## Consigna
Según el artículo sobre Rodolfo Walsh, ¿qué editorial se apresta a reeditar Un oscuro día de justicia?

## Texto de lectura
================================

Saturday, September 09, 2006

Walsh, con las armas del lenguaje

La reedición de Un oscuro día de justicia, uno de los grandes relatos de Rodolfo Walsh, no solo repone su potencia narrativa. También las tensiones entre literatura y política que acompañaron a un hombre que trajinó por las editoriales, el periodismo de investigación y la creación antes de entregarse a la militancia en Montoneros. Piglia, Lafforgue y Divinsky acercan reflexiones y testimonios sobre su vigencia.







VICENTE MULEIRO.






Toda una época se arremolinó en un hombre enjuto, con aire de trabajada determinación y rostro subrayado por anteojos: Rodolfo Walsh fue ese torbellino que en cincuenta años de vida (1927-1977), escribió, tradujo, compiló, denunció, militó y murió revólver en mano, en el barrio de Balvanera, cercado y rematado por esbirros de la ESMA.

Walsh, o sea: la escritura filosa y bien arriba. Walsh: el equilibrio inestable entre la culposa y obsesiva persecución de la forma y la convicción de que hay que dejarlo todo atrás, pues ni la más feroz acusación sirve si después "se sacraliza en arte". Walsh en la industria cultural, en los libros, en el flamígero y minucioso periodismo de denuncia, en la organización armada Montoneros.

Y ahora, Walsh por la vuelta: Ediciones de la Flor se apresta a reeditar Un oscuro día de justicia, gema de la serie de cuentos sobre el internado de chicos irlandeses. Junto con él, la recuperación de otro relato Zugzwang, donde la intriga la aporta el tablero de ajedrez. Para completar: un prólogo del maestro Jorge Lafforgue y la famosa entrevista que le realizara Ricardo Piglia para la revista Adán en 1970, sí, aquellla nota donde define y se define: "es imposible hoy en la Argentina hacer literatura desvinculada de la política".

================================

## Material proporcionado
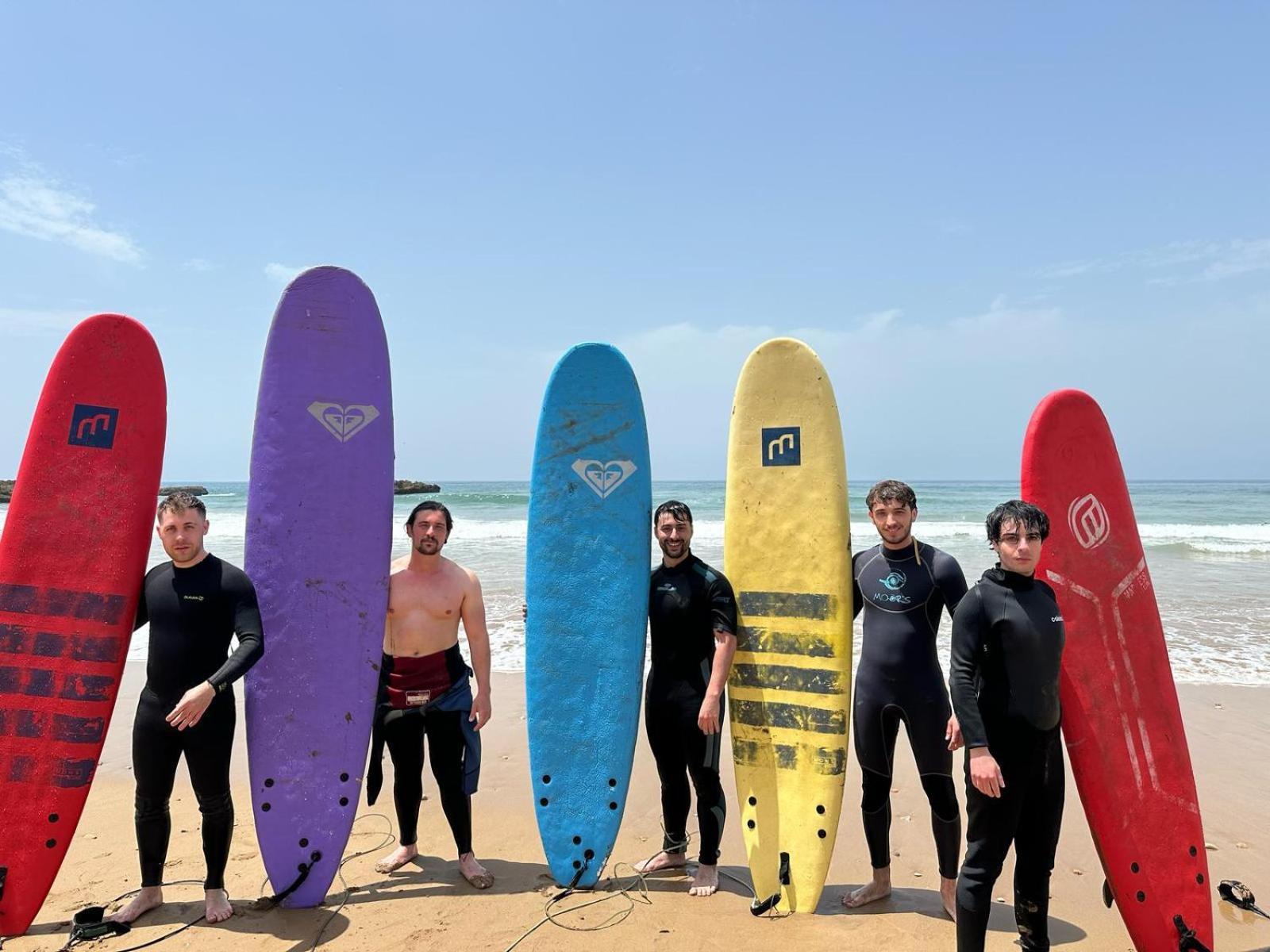 فندق Red Carpet Surf Camp Sea, Mountain & Garden Escape Tamraght المظهر الخارجي الصورة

================================

## Resultado del ejercicio
Ediciones de la Flor.